Supermarkets Win Consumers Seeking Ready-to-Eat Foods
Sales of prepared foods and ready-to-eat foods at retail will reach $32.45 billion in 2012, up 7.5 percent from 2011, according to Prepared Foods and Ready-to-Eat Foods at Retail, a just-released report from Packaged Facts.
The prepared foods retail net extends across a wide number of retail formats, but supermarkets command majority share. Supermarkets garner 60 percent of prepared foods purchase visits, trailed by Walmart (15 percent), and convenience stores (12 percent).
The market for store-made meals and prepared foods—which include rotisserie or fried chicken, hot pizza, hot food bars with Asian-style entrees, sushi bars, deli sandwiches, and soup and salad bars—is doing well in this period of economic doldrums. That’s partly because meals cost beat fast food and family restaurant options, making them accessible to a wide range of household incomes.

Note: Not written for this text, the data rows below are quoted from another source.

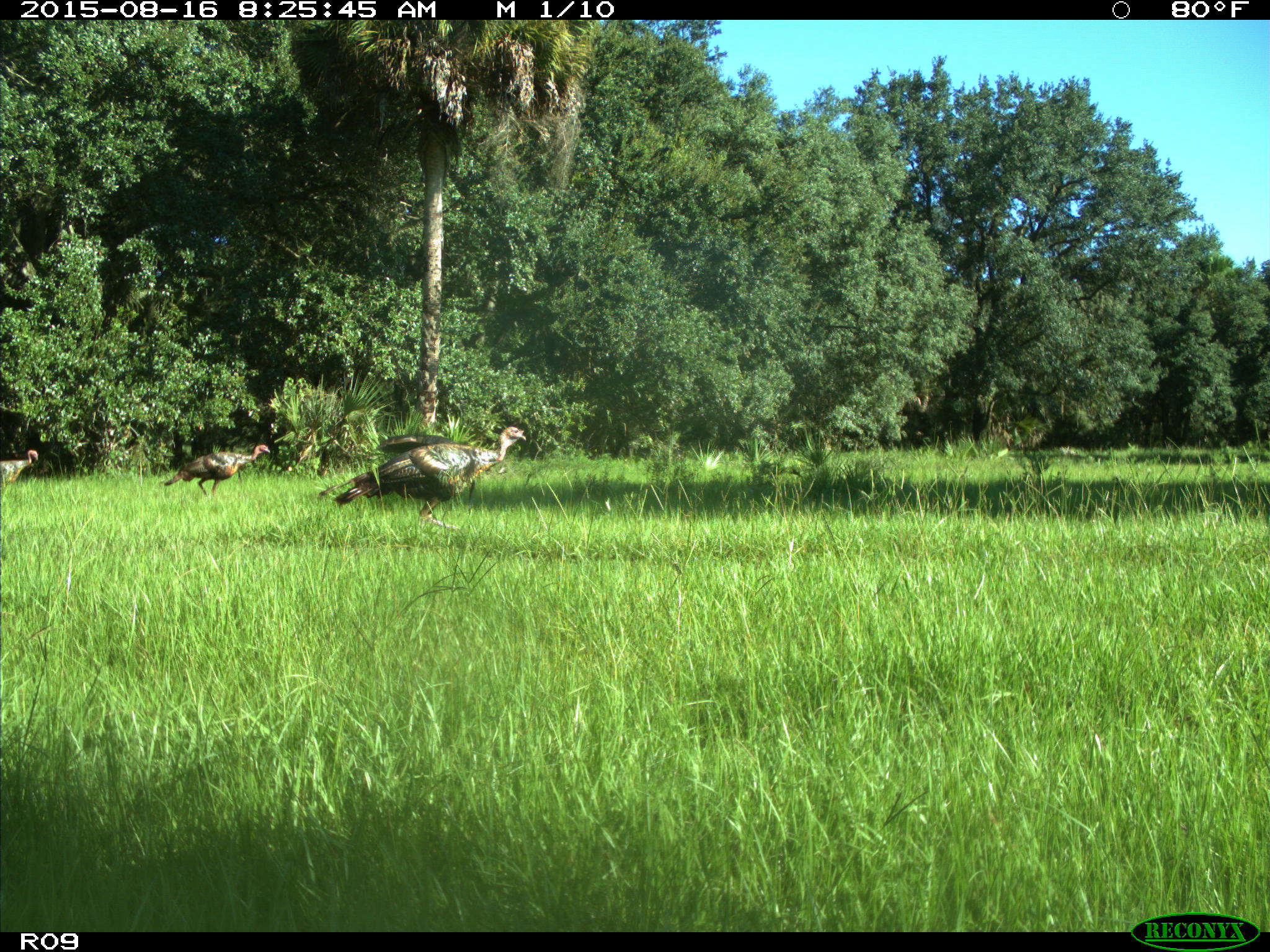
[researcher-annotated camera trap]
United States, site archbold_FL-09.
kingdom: Animalia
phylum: Chordata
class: Aves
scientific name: Aves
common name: birds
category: unidentified bird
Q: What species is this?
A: Unidentified bird (birds) (Aves).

Strong, high-quality store-brand portfolios are a significant advantage for prepared foods retailers in keeping the price points of prepared foods down, and part of the winning formula. Retailers from Costco to Kroger to Safeway to SUPERVALU continue to grow and leverage their private label products in conjunction with developing their foodservice programs.
Although classic comfort dishes often hold sway in prepared food programs, supermarkets are increasingly providing and marketing fresh food items consistent with ongoing health trends, and supermarkets receive generally positive marks from consumers regarding prepared food healthfulness.
Whole Foods has particularly been a trendsetter in educating customers on health, food, and diet. Its Health Starts Here program, Wellness Clubs, and Whole Kids Foundation not only serve to educate Whole Foods customers, they also build customer relationships and good will.
Most convenience store foodservice platforms, on the other hand, still operate under the assumption that the people buying them do not want to put health concerns first. According to Packaged Facts, this ignores the fact that millions of consumers do want to eat healthier fare—and many might appreciate a tasty but healthy option just at the point when impulse and efficiency directs them to a convenience store.
And serving consumers is not just about providing quality, cost-effective, convenient, and healthful foods, according to David Sprinkle, publisher of Packaged Facts. It’s also about providing an atmosphere that draws people in. This is why more and more supermarket operators are integrating “neighborhood” messaging into their strategies, and a reason big box players such as Walmart are experimenting with smaller box formats.